## Quoted passage
»»

Increased levels of angiogenic factors in microvascular angina.

BACKGROUND: Recent studies have suggested that angiogenic factors may affect vascular endothelial integrity. On the other hand, endothelial dysfunction is the main pathological mechanism in microvascular angina (MVA) or cardiac syndrome X. Therefore, we aimed to determine the levels of angiogenic factors in MVA patients. In addition, we investigated the effects of metoprolol, as a beta blocker agent, on the serum levels of these factors.
METHODS: Thirty patients with MVA (17 female/13 male; mean age: 55.53±9.18 years) and twenty healthy controls (14 female/6 male; mean age: 51.40±9.16 years) were enrolled.The serum amounts of angiopoietin-1 (Ang-1), angiopoietin-2 (Ang-2) and tyrosine kinase-2 receptor (Tie-2) were measured in healthy controls, MVA patients at baseline and after metoprolol therapy (25 mg for one month) by enzyme-linked immunosorbent assay.
RESULTS: The levels of Ang-2 and Tie-2 were significantly higher in MVA patients at baseline in comparison with controls (Ang-2: 277.02±186.08 vs.164.46±49.83 ng/l, P=0.011; Tie-2: 28.97±18.85 vs. 14.90±4.05 ng/ml, P=0.002; respectively). But this difference in the Ang-1 levels was not significant (P=0.829). Additionally, the levels of angiogenic factors in MVA patients after metoprolol therapy were not significantly changed in comparison with the baseline status (P>0.05).
CONCLUSION: Our results considered a possible role for angiogenic factors in the pathophysiology of MVA, which need further investigation for elucidation. In addition, this study has not showed an effective role for metoprolol in changing the angiogenic factors levels as a therapeutic agent in MVA.

««

[Collected data]
»»

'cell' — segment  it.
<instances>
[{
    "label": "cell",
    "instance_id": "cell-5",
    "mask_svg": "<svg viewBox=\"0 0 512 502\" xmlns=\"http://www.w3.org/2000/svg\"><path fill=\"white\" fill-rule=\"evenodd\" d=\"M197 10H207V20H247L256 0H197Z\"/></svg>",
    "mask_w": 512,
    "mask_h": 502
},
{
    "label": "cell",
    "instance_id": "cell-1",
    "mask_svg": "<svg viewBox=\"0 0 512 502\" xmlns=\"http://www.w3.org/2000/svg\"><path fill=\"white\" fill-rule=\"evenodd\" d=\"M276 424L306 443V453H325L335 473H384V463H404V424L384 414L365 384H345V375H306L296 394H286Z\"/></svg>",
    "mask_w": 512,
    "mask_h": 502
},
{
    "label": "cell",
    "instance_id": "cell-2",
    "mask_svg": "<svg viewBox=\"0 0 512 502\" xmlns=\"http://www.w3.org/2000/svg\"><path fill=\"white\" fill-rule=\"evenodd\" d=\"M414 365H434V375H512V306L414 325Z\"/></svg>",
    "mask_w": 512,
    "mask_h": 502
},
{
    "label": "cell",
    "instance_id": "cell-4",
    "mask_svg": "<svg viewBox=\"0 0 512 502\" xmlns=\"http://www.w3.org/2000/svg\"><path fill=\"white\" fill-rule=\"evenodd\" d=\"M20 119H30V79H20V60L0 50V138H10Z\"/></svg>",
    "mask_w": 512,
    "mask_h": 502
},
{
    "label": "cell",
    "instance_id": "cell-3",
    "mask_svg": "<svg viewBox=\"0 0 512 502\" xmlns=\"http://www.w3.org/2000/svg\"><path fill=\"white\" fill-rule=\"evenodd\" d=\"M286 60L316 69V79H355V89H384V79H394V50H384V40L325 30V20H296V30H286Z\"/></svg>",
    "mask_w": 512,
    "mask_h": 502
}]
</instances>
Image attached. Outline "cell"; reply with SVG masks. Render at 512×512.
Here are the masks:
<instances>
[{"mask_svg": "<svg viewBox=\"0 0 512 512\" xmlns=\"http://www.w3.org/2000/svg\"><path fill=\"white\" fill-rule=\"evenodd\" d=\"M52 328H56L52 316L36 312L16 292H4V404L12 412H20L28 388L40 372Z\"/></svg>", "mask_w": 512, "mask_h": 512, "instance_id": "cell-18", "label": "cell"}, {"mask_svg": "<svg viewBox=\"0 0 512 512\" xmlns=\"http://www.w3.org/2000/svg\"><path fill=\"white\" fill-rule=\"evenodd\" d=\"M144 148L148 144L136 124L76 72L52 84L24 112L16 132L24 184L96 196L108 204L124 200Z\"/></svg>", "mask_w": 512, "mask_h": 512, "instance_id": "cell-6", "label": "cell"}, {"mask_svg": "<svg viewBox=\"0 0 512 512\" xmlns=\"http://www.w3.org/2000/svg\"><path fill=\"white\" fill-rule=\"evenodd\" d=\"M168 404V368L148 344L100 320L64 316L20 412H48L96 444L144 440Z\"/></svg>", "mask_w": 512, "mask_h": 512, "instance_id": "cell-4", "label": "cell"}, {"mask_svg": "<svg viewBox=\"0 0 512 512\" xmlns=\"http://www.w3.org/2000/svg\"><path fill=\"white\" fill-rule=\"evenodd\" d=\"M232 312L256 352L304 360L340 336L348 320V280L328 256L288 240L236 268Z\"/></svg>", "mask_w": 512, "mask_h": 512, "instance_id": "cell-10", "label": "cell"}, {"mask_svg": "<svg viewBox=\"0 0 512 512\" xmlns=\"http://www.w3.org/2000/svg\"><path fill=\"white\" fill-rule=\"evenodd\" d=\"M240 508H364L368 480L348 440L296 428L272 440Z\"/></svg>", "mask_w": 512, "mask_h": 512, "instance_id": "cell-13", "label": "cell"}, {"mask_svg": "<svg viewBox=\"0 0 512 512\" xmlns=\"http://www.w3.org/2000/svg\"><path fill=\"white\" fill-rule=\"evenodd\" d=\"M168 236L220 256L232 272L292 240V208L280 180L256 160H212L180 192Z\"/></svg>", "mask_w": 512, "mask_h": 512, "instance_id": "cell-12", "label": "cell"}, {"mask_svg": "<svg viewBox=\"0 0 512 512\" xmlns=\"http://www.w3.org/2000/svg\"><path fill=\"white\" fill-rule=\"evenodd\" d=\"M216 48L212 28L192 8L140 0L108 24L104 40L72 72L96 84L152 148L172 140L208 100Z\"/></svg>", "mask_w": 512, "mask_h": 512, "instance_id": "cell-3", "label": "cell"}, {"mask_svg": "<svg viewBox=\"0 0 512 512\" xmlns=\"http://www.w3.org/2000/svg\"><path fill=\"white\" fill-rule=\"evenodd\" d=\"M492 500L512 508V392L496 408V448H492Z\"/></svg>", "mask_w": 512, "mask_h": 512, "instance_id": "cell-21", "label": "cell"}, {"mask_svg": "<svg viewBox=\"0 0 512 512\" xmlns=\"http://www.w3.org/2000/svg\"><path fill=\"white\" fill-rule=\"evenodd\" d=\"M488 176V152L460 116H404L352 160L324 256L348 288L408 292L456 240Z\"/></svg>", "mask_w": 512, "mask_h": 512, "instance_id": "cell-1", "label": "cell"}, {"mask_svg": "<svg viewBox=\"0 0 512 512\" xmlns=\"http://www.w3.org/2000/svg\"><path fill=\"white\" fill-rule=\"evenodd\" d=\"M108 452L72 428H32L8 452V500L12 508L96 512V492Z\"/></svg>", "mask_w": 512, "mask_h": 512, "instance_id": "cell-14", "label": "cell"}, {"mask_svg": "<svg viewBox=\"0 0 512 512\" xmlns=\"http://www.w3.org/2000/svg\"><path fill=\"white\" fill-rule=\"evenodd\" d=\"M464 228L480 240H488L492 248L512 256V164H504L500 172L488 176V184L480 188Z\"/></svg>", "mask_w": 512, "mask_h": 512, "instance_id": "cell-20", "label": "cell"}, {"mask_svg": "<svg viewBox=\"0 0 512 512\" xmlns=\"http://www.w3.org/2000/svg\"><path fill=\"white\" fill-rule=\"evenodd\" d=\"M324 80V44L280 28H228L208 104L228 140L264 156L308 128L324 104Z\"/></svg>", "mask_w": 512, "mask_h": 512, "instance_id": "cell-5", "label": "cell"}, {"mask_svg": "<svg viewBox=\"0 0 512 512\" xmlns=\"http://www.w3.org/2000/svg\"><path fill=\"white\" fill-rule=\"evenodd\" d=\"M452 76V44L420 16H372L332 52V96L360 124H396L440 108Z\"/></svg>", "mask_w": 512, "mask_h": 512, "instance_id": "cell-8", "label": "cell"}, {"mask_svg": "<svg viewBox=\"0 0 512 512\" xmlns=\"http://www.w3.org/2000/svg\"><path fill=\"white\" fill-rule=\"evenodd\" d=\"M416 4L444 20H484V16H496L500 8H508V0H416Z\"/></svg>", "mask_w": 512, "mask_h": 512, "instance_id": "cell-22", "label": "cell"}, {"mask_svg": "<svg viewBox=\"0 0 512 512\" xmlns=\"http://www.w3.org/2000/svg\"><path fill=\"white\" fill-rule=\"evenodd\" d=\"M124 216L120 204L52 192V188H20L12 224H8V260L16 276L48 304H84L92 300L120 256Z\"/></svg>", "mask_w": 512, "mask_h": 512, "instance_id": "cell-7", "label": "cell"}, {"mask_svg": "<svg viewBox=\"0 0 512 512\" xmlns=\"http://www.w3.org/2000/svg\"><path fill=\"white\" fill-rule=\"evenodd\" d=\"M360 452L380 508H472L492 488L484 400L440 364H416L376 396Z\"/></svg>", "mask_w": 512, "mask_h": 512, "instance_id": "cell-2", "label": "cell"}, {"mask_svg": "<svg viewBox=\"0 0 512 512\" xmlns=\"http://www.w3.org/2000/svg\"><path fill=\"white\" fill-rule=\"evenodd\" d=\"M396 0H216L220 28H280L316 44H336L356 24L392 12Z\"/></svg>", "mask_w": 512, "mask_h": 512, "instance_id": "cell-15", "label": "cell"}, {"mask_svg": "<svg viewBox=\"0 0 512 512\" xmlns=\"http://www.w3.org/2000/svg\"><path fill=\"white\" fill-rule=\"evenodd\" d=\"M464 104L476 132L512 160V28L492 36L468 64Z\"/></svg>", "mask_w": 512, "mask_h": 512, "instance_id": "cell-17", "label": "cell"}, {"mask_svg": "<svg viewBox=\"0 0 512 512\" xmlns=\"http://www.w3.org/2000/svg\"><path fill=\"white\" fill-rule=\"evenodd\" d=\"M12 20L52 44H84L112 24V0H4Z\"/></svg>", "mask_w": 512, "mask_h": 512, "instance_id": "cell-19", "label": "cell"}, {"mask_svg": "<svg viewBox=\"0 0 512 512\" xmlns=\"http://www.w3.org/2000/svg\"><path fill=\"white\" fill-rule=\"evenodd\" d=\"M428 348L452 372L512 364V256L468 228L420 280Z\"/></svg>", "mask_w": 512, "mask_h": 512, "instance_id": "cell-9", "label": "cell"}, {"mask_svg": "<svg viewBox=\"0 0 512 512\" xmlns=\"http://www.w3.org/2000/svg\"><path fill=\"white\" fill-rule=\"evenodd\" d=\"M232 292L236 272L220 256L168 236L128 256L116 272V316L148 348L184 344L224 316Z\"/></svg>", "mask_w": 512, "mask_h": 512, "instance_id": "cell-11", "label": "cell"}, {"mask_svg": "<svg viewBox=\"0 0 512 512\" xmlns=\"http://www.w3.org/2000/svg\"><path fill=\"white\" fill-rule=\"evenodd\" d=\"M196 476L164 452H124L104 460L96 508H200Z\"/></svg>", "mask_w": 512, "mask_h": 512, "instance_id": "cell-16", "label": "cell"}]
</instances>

««

## Required action A
Please print the part of the microvascular angina abstract starting at "Increased levels of" and ending at "of these factors.".
## Required action B
Turn the paragraph of the microvascular angina abstract that opens with "RESULTS: The levels of Ang-2" into a short list that keeps its main facts.
None of the items is needed for this work.

## Task response A
Increased levels of angiogenic factors in microvascular angina.

BACKGROUND: Recent studies have suggested that angiogenic factors may affect vascular endothelial integrity. On the other hand, endothelial dysfunction is the main pathological mechanism in microvascular angina (MVA) or cardiac syndrome X. Therefore, we aimed to determine the levels of angiogenic factors in MVA patients. In addition, we investigated the effects of metoprolol, as a beta blocker agent, on the serum levels of these factors.

## Task response B
- At baseline, Ang-2 was significantly higher in MVA patients than in controls (277.02±186.08 vs. 164.46±49.83 ng/l, P=0.011).
- At baseline, Tie-2 was significantly higher in MVA patients than in controls (28.97±18.85 vs. 14.90±4.05 ng/ml, P=0.002).
- Ang-1 levels did not differ significantly (P=0.829).
- After metoprolol therapy, levels of the angiogenic factors in MVA patients did not change significantly from baseline (P>0.05).